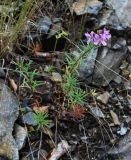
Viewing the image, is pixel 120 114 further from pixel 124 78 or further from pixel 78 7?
pixel 78 7

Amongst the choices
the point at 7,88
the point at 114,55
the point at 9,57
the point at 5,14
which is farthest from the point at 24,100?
the point at 114,55

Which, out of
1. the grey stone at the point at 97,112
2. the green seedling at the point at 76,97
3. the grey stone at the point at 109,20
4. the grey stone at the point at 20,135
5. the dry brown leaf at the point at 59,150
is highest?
the grey stone at the point at 109,20

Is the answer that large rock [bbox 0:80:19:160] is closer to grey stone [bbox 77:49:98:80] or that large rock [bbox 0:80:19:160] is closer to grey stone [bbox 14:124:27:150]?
grey stone [bbox 14:124:27:150]

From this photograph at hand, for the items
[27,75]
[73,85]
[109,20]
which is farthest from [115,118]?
[109,20]

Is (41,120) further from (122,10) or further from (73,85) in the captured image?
(122,10)

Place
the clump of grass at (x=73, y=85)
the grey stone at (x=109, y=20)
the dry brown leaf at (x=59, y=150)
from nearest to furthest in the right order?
the dry brown leaf at (x=59, y=150) < the clump of grass at (x=73, y=85) < the grey stone at (x=109, y=20)

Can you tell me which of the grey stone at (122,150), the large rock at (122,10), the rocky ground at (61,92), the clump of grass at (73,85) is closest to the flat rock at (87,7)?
the rocky ground at (61,92)

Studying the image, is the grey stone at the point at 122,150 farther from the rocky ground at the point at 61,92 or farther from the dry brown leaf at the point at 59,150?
the dry brown leaf at the point at 59,150

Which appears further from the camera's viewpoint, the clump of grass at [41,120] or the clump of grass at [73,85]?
the clump of grass at [73,85]
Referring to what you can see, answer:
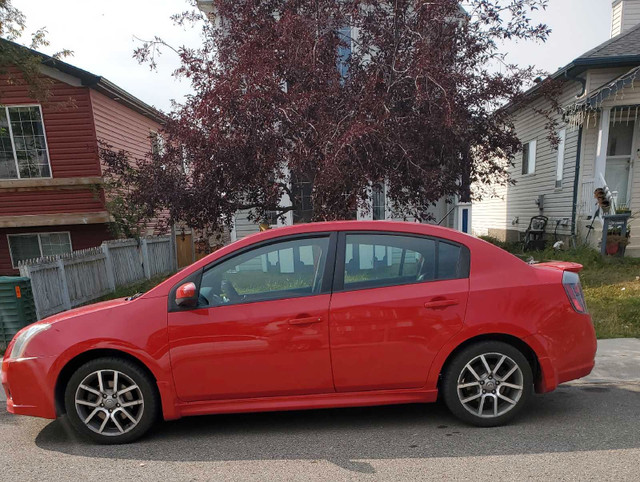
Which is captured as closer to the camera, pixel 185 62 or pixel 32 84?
pixel 185 62

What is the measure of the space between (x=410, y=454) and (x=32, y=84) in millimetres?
10812

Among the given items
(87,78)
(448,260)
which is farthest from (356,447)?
(87,78)

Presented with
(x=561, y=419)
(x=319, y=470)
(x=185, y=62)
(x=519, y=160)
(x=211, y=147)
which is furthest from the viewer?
(x=519, y=160)

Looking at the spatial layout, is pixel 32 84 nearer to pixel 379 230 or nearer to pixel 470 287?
pixel 379 230

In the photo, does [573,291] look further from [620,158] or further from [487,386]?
-*-*-
* **What is asked**
Copy the stretch from the line containing "Among the given items" through the end of the rows, putting "furthest" in place of "farthest" and changing nothing else.

* **The completed task**
Among the given items
(87,78)
(448,260)
which is furthest from (356,447)?
(87,78)

Presented with
(x=561, y=419)
(x=319, y=470)
(x=185, y=62)
(x=519, y=160)
(x=211, y=147)
which is furthest from the viewer?
(x=519, y=160)

Looking at the spatial layout, is pixel 32 84 nearer to pixel 379 230 or nearer to pixel 470 287?
pixel 379 230

In the photo, does [573,291] look further from [620,158] or further from [487,386]?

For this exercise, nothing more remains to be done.